Annotating words for better specifying procs in Tcl9

jima 2014-02-19

Novem is already in the works. Many proposals boil around it.


Larry Smith Just for the sheer halibut, I'd like to put an oar into this fish pond. I've advocated before for using () for expressions arguing that use of the null array is a pathological one anyway and that breaking it and forcing a code cleanup might be a good idea in and of itself. That never seemed popular (to say the least from various feedbacks). The annotation idea is intriguing, but it is really a sort of tcl preprocessing concept wherein {} becomes something that itself need be executed before we know how to treat the following word. This idea seems backwards to me. Rather than putting a flag like {*} everywhere we want to have a list parsed for us, it makes much more sense to me to have the proc itself just know darn well it needs a list and Do The Right Thing (tm).

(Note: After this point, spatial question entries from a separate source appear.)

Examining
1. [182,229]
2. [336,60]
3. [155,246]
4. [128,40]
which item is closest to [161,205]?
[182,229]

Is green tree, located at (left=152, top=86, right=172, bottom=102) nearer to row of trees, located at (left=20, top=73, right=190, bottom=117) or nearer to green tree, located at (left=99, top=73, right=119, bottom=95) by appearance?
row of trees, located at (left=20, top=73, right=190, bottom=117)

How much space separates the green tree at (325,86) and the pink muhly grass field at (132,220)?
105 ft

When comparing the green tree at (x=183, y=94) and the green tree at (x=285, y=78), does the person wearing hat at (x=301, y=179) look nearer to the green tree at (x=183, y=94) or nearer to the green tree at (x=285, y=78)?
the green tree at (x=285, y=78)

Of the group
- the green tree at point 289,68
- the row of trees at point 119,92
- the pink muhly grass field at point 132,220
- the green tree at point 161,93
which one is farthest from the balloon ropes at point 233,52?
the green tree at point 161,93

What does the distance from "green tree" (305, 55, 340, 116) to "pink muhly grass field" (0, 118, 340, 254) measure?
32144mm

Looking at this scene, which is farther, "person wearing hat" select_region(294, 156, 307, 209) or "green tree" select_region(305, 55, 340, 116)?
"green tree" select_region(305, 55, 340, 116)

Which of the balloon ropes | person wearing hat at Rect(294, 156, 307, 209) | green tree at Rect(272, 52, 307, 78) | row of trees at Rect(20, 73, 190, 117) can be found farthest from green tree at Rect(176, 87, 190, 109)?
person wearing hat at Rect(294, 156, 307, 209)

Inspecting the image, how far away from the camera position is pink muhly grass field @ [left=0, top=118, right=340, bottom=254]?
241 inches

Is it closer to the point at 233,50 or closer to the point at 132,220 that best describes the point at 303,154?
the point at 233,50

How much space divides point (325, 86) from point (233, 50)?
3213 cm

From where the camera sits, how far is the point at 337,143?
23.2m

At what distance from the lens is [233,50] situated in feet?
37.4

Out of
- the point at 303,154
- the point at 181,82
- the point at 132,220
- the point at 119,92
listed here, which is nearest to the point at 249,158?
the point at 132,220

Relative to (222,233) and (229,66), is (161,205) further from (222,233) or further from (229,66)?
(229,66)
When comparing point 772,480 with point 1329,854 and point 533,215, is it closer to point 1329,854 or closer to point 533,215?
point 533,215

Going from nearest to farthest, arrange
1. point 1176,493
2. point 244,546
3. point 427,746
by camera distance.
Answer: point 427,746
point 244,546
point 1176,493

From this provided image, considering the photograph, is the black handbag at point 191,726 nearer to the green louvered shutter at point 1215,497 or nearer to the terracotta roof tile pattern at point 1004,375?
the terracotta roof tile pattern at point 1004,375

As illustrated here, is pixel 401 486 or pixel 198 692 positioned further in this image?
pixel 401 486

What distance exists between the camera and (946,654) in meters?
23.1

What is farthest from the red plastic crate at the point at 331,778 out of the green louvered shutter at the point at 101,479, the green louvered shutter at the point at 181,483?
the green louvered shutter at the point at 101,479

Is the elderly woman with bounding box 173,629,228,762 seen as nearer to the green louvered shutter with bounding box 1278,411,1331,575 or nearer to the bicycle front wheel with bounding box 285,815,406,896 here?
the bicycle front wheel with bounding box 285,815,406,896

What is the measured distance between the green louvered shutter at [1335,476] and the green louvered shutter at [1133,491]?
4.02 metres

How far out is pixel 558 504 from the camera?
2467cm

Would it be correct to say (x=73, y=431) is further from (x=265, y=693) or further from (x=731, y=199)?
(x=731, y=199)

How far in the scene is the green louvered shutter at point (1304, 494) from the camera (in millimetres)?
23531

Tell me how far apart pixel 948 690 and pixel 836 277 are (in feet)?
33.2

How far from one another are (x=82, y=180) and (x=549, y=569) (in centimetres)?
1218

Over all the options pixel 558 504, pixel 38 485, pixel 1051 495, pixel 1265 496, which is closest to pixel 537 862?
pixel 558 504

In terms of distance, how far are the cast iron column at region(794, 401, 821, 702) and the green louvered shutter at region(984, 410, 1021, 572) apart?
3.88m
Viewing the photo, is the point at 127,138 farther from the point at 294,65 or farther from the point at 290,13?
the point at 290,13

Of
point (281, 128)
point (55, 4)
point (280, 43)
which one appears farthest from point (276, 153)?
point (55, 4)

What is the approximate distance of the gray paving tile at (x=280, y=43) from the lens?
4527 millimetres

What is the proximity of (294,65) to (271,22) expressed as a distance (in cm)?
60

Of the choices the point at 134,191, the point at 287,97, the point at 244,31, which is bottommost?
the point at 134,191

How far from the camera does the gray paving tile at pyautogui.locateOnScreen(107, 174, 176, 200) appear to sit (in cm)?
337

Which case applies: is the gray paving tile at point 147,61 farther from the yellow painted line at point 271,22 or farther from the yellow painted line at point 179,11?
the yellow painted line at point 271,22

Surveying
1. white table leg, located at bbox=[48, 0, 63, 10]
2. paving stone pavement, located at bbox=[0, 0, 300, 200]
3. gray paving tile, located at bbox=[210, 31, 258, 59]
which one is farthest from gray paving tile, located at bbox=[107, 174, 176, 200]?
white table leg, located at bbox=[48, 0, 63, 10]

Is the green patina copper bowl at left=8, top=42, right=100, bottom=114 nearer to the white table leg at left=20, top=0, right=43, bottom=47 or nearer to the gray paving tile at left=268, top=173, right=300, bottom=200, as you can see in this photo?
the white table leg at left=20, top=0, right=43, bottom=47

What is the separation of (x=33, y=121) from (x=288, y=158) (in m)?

Jim went to using argument syntax for this task: proc foo { bar &grill } {} where the & prefix indicated a reference passed by name, something previous handled with upvar Doing The Right Thing. In many respects, this discussion boils down to that.

Just as an idea off the top of my head with no great amount of consideration, consider this: what if we a) don't make a distinction between a proc and a variable. Either one can be executed simply by calling it, so this is a distinction that makes no difference. Suppose further, that b) rather than using named arguments, we access args as a list, i.e. every proc is assumed to have an implicit arglist of {args}. We access them by way of lindex, or perhaps something shorter like $(0)..$(n).

Now, further suppose c) that we don't automatically evaluate recursively. In other words, a call of "foo [set x 1]" results in a call to foo with an arglist of {"[" "set" "x" "1" "]"}. Now, when we parse the arglist, foo itself has the option of spotting the "[" arg and concluding it has been handed an embedded expression, so it calls something like "eval 0" (which would mean something like "evaluate my args array starting from index 0." Said eval occurs, returning a new args array {"1"} (with the side effect of setting x to 1), and foo then finishes its' arg processing and proceeds to do its' thing and returns a result. The result could be returned evaluated or unevaluated. return -eval $x; versus just return $x. This gives us the TRAC equivalent of returning to the neutral string (result does not require re-evaluation) or to the active string (a Trampoline).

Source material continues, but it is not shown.